Abney Park is an American rock band based in Seattle. Formed in 1997, they have been called the "quintessential spokespeople for the steampunk subculture."

== History ==

=== Early days ===
Abney Park is the creative brainchild of Robert Brown, who formed the band in 1997 and continues to be the lead singer, principal songwriter, artistic director, and chief manager of the band. The band is named after an iconic Gothic cemetery, the Abney Park Cemetery in London where Robert Brown, the founder of the band, lived and studied for a period in 1988. Brown released the first full-length album, Abney Park, in 1998, and in 1999 released Return to the Fire. The band's third album, Cemetery Number 1, drew from their first two albums as well as introducing several new songs. These early albums pioneered steampunk themes prior to the band's adoption of the steampunk label with lyrics depicting clockwork boys and steam-powered dystopian cities (The Change Cage and Twisted and Broken).

Songs from their 2002 release From Dreams Or Angels, The Change Cage, Black Day and No Life, each reached number one on the industrial, darkwave and black metal music charts.

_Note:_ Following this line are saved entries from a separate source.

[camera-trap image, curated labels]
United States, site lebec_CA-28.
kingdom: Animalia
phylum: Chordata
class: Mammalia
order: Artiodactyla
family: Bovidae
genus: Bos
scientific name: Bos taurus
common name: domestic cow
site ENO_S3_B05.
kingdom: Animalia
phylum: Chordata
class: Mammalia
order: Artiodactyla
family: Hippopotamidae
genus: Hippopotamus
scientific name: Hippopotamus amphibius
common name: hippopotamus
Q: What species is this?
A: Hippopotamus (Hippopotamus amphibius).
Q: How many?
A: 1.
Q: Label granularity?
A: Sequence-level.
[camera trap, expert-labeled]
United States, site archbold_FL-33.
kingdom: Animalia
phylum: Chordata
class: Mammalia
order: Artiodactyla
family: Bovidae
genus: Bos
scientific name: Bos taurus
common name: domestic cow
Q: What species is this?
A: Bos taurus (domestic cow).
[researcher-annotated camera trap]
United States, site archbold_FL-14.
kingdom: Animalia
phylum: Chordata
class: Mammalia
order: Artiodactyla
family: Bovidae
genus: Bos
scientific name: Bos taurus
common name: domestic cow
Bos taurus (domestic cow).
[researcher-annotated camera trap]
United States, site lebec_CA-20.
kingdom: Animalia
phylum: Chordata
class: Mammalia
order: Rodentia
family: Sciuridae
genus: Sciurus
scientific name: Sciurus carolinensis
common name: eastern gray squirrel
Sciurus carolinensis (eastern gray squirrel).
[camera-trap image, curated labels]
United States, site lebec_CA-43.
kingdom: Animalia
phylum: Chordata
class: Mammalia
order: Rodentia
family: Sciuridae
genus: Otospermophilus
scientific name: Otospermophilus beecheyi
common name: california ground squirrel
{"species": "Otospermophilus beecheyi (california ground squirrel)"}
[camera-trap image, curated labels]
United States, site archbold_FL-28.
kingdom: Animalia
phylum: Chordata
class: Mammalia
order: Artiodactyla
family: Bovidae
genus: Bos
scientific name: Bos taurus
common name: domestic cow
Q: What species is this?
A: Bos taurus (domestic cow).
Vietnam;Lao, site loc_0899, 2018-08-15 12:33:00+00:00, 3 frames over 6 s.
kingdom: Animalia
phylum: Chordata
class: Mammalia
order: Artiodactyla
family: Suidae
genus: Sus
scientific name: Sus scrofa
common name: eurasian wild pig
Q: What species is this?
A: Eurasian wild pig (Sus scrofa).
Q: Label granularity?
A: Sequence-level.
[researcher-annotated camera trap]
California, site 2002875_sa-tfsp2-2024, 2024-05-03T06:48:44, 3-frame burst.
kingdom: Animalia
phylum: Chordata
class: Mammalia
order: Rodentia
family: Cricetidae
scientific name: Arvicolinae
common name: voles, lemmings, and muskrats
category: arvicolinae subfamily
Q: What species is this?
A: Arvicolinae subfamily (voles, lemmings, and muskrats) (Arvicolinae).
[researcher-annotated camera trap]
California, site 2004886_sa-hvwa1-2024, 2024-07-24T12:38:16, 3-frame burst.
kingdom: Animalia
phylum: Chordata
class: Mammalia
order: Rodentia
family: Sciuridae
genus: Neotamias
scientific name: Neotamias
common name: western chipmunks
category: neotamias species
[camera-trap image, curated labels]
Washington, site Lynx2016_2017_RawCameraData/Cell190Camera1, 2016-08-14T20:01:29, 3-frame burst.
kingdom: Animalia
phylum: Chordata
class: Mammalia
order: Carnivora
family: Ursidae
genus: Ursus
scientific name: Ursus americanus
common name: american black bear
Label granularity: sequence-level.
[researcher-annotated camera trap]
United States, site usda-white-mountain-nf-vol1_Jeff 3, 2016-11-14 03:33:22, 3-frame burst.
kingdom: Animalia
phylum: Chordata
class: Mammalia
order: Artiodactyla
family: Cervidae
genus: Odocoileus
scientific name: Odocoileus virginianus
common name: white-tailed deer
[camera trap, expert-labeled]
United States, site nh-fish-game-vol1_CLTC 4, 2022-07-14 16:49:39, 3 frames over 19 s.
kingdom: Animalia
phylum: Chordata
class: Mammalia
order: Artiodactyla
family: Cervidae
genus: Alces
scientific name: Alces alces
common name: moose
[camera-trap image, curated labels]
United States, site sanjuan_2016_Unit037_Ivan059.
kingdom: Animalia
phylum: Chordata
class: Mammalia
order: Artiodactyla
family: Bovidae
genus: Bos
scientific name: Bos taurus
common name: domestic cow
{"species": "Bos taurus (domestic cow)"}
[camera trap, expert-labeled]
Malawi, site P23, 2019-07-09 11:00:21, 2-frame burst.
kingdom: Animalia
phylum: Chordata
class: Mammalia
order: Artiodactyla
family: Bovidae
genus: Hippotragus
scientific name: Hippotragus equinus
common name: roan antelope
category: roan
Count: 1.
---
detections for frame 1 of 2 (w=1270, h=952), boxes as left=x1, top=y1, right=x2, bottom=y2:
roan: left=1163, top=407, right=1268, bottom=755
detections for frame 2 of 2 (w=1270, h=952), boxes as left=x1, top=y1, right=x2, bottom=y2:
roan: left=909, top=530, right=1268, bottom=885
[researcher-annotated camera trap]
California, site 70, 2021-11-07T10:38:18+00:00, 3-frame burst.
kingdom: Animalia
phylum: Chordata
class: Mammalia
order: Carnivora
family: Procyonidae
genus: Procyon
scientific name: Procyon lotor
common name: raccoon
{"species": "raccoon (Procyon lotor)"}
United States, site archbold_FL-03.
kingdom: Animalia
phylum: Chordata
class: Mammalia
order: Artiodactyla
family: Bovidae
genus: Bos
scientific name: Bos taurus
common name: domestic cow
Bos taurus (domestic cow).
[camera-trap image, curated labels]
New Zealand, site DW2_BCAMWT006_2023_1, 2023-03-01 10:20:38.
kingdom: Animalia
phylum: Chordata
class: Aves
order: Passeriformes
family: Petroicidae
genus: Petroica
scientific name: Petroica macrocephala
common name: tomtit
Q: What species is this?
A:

In 2005, the band released Taxidermy, which is a collection of new versions of songs from past albums, three live tracks, and two covers.

=== Becoming steampunk ===
In early 2005, Robert Brown transformed Abney Park from a largely goth industrial band into a steampunk band. As part of that transformation, fictional identities were created for the main performers; e.g., Robert Brown became known as Captain Robert. Since steampunk is largely derived from science fiction and fantasy literature, a fictional backstory was created to set a stage for their new music.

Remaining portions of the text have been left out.